Consumers seeking to beat the summer heat by eating grilled eel, a delicacy famed as a curative for humidity, will also have to swallow higher prices.
July 21 is "Doyo ushi no Hi," a day when grilled eel is traditionally eaten. But this year, the dish will be more expensive than usual across the board, from specialist restaurants to supermarkets and fast-food outlets.
A lackluster eel fry harvest for the second year running is said to be behind the price hike.
Yatsumeya Nishimura, an eel restaurant in Tokyo's Meguro Ward, raised the price of its grilled eel skewer from 1,400 yen ($17.50) to 1,600 yen in July.
A restaurant worker said, "We didn't want to raise the price for July 21, but we were struggling to cover the increase in our supplier's prices."
Eel restaurant chain Tsukiji Miyagawa Honten has an outlet in the Seibu Ikebukuro department store. In May, the outlet raised the price of domestically reared eels by about 10 percent, or 150 yen on average.
The Takashimaya department store in Tokyo also bumped up its prices by 10 percent on last year.
According to industry insiders, eel farms need about 25 tons of eel fry annually to meet demand. However, in both 2010 and 2011, only 20 tons were harvested, causing the price of fry to double and the wholesale price of adult eel to shoot up to 30 percent more than two years ago.
China and Taiwan are also suffering from eel fry shortages. According to a food trading company's official, the price of imported eel from China is now 1.6 times that of last year.
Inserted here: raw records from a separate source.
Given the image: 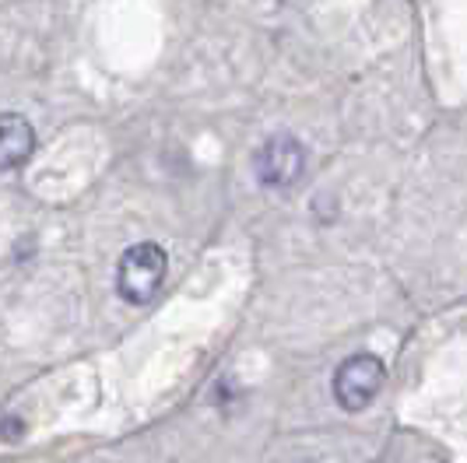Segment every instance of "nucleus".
I'll return each mask as SVG.
<instances>
[{"label":"nucleus","mask_w":467,"mask_h":463,"mask_svg":"<svg viewBox=\"0 0 467 463\" xmlns=\"http://www.w3.org/2000/svg\"><path fill=\"white\" fill-rule=\"evenodd\" d=\"M254 169H257V180L271 190H285L292 186L306 169V151L303 144L292 138V134H278L271 138L254 159Z\"/></svg>","instance_id":"nucleus-3"},{"label":"nucleus","mask_w":467,"mask_h":463,"mask_svg":"<svg viewBox=\"0 0 467 463\" xmlns=\"http://www.w3.org/2000/svg\"><path fill=\"white\" fill-rule=\"evenodd\" d=\"M165 271H169V260H165L162 246H155V242L130 246L127 253L119 256V267H117L119 295L130 302V305H148V302L162 292Z\"/></svg>","instance_id":"nucleus-1"},{"label":"nucleus","mask_w":467,"mask_h":463,"mask_svg":"<svg viewBox=\"0 0 467 463\" xmlns=\"http://www.w3.org/2000/svg\"><path fill=\"white\" fill-rule=\"evenodd\" d=\"M383 379H387V369L376 355H351L334 372V396L345 411H362L383 390Z\"/></svg>","instance_id":"nucleus-2"},{"label":"nucleus","mask_w":467,"mask_h":463,"mask_svg":"<svg viewBox=\"0 0 467 463\" xmlns=\"http://www.w3.org/2000/svg\"><path fill=\"white\" fill-rule=\"evenodd\" d=\"M36 151V130L22 113L0 116V172L22 169Z\"/></svg>","instance_id":"nucleus-4"}]
</instances>
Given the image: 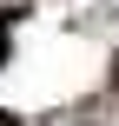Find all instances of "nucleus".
<instances>
[{
    "label": "nucleus",
    "instance_id": "1",
    "mask_svg": "<svg viewBox=\"0 0 119 126\" xmlns=\"http://www.w3.org/2000/svg\"><path fill=\"white\" fill-rule=\"evenodd\" d=\"M0 53H7V33H0Z\"/></svg>",
    "mask_w": 119,
    "mask_h": 126
},
{
    "label": "nucleus",
    "instance_id": "2",
    "mask_svg": "<svg viewBox=\"0 0 119 126\" xmlns=\"http://www.w3.org/2000/svg\"><path fill=\"white\" fill-rule=\"evenodd\" d=\"M0 126H13V120H7V113H0Z\"/></svg>",
    "mask_w": 119,
    "mask_h": 126
}]
</instances>
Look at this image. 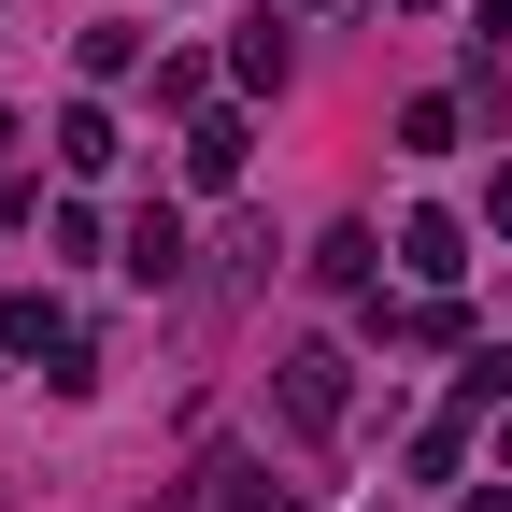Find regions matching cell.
<instances>
[{"mask_svg": "<svg viewBox=\"0 0 512 512\" xmlns=\"http://www.w3.org/2000/svg\"><path fill=\"white\" fill-rule=\"evenodd\" d=\"M0 342H15V356H72V328H57V299H0Z\"/></svg>", "mask_w": 512, "mask_h": 512, "instance_id": "5", "label": "cell"}, {"mask_svg": "<svg viewBox=\"0 0 512 512\" xmlns=\"http://www.w3.org/2000/svg\"><path fill=\"white\" fill-rule=\"evenodd\" d=\"M399 256H413L427 285H456V271H470V228H456V214H413V228H399Z\"/></svg>", "mask_w": 512, "mask_h": 512, "instance_id": "3", "label": "cell"}, {"mask_svg": "<svg viewBox=\"0 0 512 512\" xmlns=\"http://www.w3.org/2000/svg\"><path fill=\"white\" fill-rule=\"evenodd\" d=\"M171 271H185V214L143 200V214H128V285H171Z\"/></svg>", "mask_w": 512, "mask_h": 512, "instance_id": "2", "label": "cell"}, {"mask_svg": "<svg viewBox=\"0 0 512 512\" xmlns=\"http://www.w3.org/2000/svg\"><path fill=\"white\" fill-rule=\"evenodd\" d=\"M313 285H370V228H328V242H313Z\"/></svg>", "mask_w": 512, "mask_h": 512, "instance_id": "7", "label": "cell"}, {"mask_svg": "<svg viewBox=\"0 0 512 512\" xmlns=\"http://www.w3.org/2000/svg\"><path fill=\"white\" fill-rule=\"evenodd\" d=\"M271 399H285V427H299V441H328V427L356 413V370H342V342H299V356L271 370Z\"/></svg>", "mask_w": 512, "mask_h": 512, "instance_id": "1", "label": "cell"}, {"mask_svg": "<svg viewBox=\"0 0 512 512\" xmlns=\"http://www.w3.org/2000/svg\"><path fill=\"white\" fill-rule=\"evenodd\" d=\"M413 15H427V0H413Z\"/></svg>", "mask_w": 512, "mask_h": 512, "instance_id": "10", "label": "cell"}, {"mask_svg": "<svg viewBox=\"0 0 512 512\" xmlns=\"http://www.w3.org/2000/svg\"><path fill=\"white\" fill-rule=\"evenodd\" d=\"M57 157H72V171H114L128 143H114V114H100V100H72V114H57Z\"/></svg>", "mask_w": 512, "mask_h": 512, "instance_id": "4", "label": "cell"}, {"mask_svg": "<svg viewBox=\"0 0 512 512\" xmlns=\"http://www.w3.org/2000/svg\"><path fill=\"white\" fill-rule=\"evenodd\" d=\"M185 171L228 185V171H242V114H200V128H185Z\"/></svg>", "mask_w": 512, "mask_h": 512, "instance_id": "6", "label": "cell"}, {"mask_svg": "<svg viewBox=\"0 0 512 512\" xmlns=\"http://www.w3.org/2000/svg\"><path fill=\"white\" fill-rule=\"evenodd\" d=\"M200 512H285V498L256 484V470H200Z\"/></svg>", "mask_w": 512, "mask_h": 512, "instance_id": "8", "label": "cell"}, {"mask_svg": "<svg viewBox=\"0 0 512 512\" xmlns=\"http://www.w3.org/2000/svg\"><path fill=\"white\" fill-rule=\"evenodd\" d=\"M470 512H512V484H484V498H470Z\"/></svg>", "mask_w": 512, "mask_h": 512, "instance_id": "9", "label": "cell"}]
</instances>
Domestic retailers and restaurants have been hit by the price increases.
While outlets of supermarket operator Daiei Inc. have kept the price of eel the same, they have reduced the portion size.
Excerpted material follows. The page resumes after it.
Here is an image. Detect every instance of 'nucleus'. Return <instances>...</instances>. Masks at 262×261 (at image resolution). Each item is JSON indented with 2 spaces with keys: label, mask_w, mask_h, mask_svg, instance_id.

At convenience stores such as Seven-Eleven and Lawson, eel box lunches are now 100 yen more expensive than last year.
At beef bowl chain restaurant Yoshinoya Co., a regular size eel bowl now costs 550 yen, 50 yen more than last year. A similar restaurant chain, Sukiya, has increased the price of its own eel bowls by 100 yen.
According to the Union of Eel Farmers Corp. of Japan, the amount of eel distributed on the domestic market halved from 156,000 tons in 2001 to 73,000 tons in 2010.
A union official said, "It's possible that the higher prices may lead to a further decline in consumption."